Segment Open
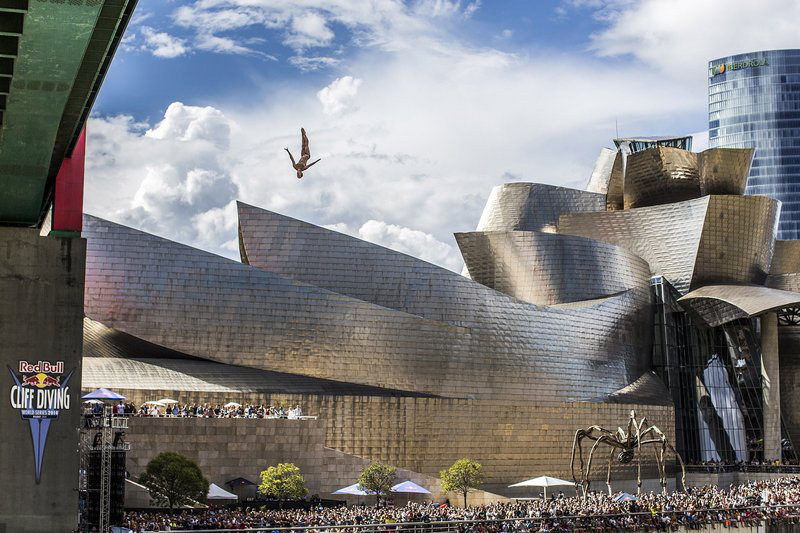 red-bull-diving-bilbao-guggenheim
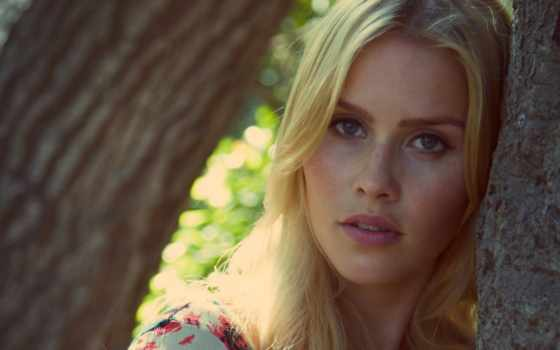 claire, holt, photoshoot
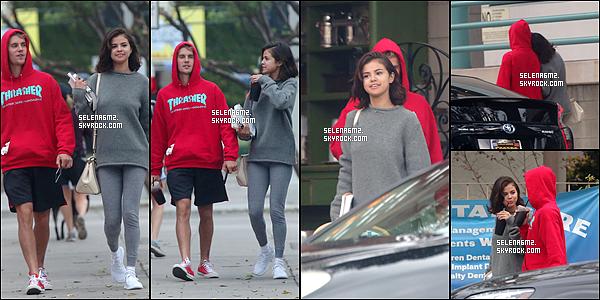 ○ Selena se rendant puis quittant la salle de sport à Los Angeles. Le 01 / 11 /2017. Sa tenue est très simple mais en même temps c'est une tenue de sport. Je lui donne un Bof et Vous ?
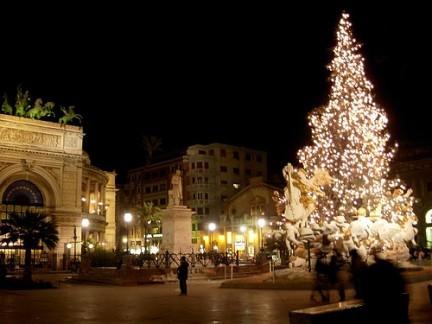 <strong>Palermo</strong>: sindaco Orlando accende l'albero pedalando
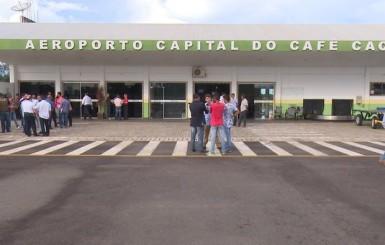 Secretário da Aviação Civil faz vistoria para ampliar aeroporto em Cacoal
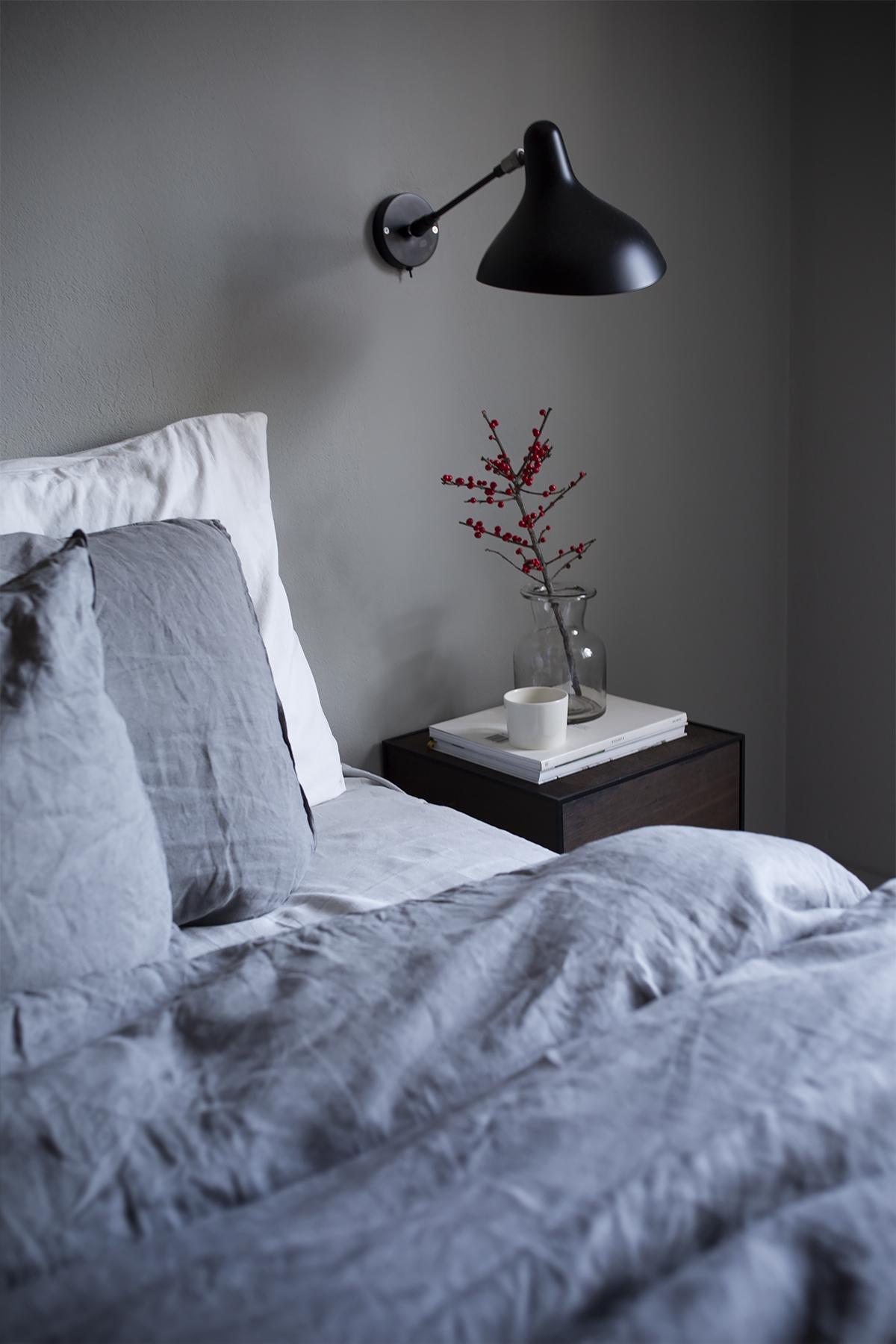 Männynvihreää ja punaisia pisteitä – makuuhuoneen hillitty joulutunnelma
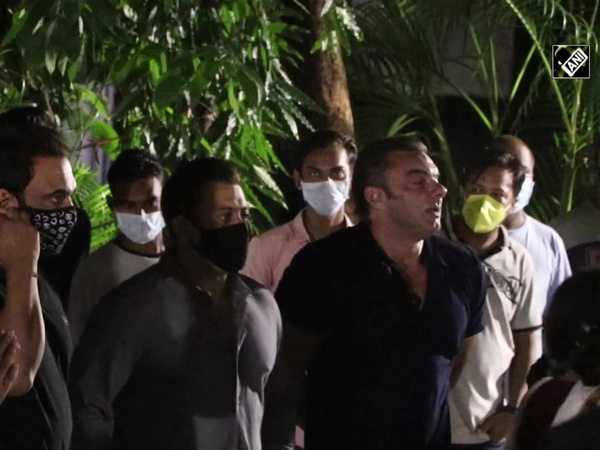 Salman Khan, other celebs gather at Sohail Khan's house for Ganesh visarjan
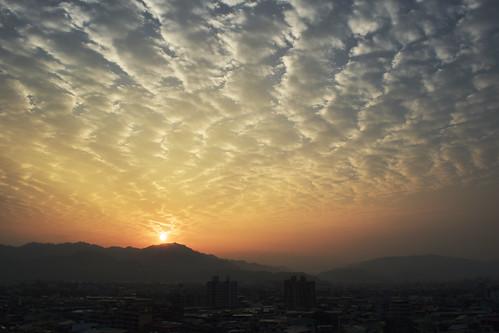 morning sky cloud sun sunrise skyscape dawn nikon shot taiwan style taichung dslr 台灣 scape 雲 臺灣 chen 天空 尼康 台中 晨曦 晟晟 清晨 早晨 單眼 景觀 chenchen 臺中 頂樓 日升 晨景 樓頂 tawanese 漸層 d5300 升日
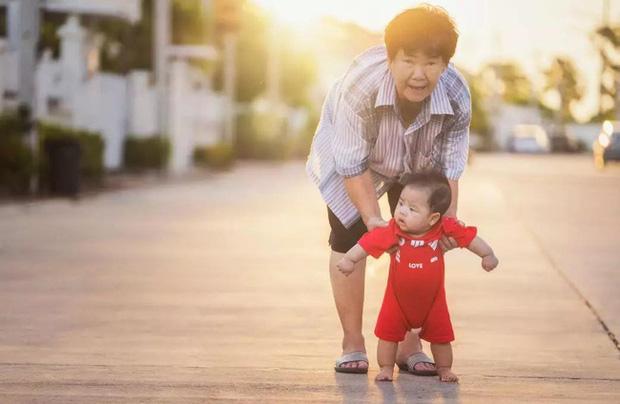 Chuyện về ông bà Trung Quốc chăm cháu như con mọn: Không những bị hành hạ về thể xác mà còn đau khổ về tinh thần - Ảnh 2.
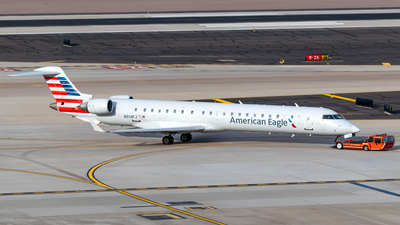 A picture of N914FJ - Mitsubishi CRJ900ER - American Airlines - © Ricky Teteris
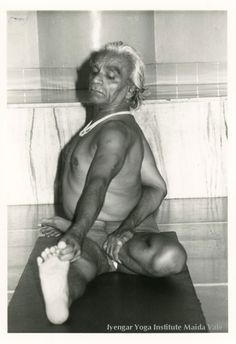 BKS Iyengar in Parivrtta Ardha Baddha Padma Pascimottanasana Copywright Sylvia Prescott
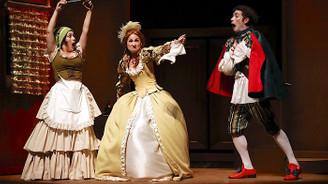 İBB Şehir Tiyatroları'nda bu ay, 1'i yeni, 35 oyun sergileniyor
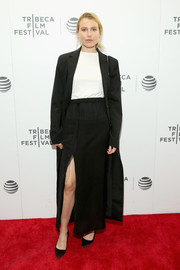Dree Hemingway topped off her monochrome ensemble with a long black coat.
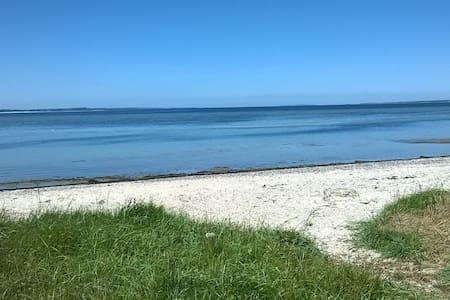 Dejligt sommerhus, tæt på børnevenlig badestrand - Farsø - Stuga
Segment Closed
▶ _Exercise aim_
A faithful copy of every entry is needed, omitting each image.

▶ _Answer area_
 red-bull-diving-bilbao-guggenheim
 claire, holt, photoshoot
 ○ Selena se rendant puis quittant la salle de sport à Los Angeles. Le 01 / 11 /2017. Sa tenue est très simple mais en même temps c'est une tenue de sport. Je lui donne un Bof et Vous ?
 <strong>Palermo</strong>: sindaco Orlando accende l'albero pedalando
 Secretário da Aviação Civil faz vistoria para ampliar aeroporto em Cacoal
 Männynvihreää ja punaisia pisteitä – makuuhuoneen hillitty joulutunnelma
 Salman Khan, other celebs gather at Sohail Khan's house for Ganesh visarjan
 morning sky cloud sun sunrise skyscape dawn nikon shot taiwan style taichung dslr 台灣 scape 雲 臺灣 chen 天空 尼康 台中 晨曦 晟晟 清晨 早晨 單眼 景觀 chenchen 臺中 頂樓 日升 晨景 樓頂 tawanese 漸層 d5300 升日
 Chuyện về ông bà Trung Quốc chăm cháu như con mọn: Không những bị hành hạ về thể xác mà còn đau khổ về tinh thần - Ảnh 2.
 A picture of N914FJ - Mitsubishi CRJ900ER - American Airlines - © Ricky Teteris
 BKS Iyengar in Parivrtta Ardha Baddha Padma Pascimottanasana Copywright Sylvia Prescott
 İBB Şehir Tiyatroları'nda bu ay, 1'i yeni, 35 oyun sergileniyor
Dree Hemingway topped off her monochrome ensemble with a long black coat.
 Dejligt sommerhus, tæt på børnevenlig badestrand - Farsø - Stuga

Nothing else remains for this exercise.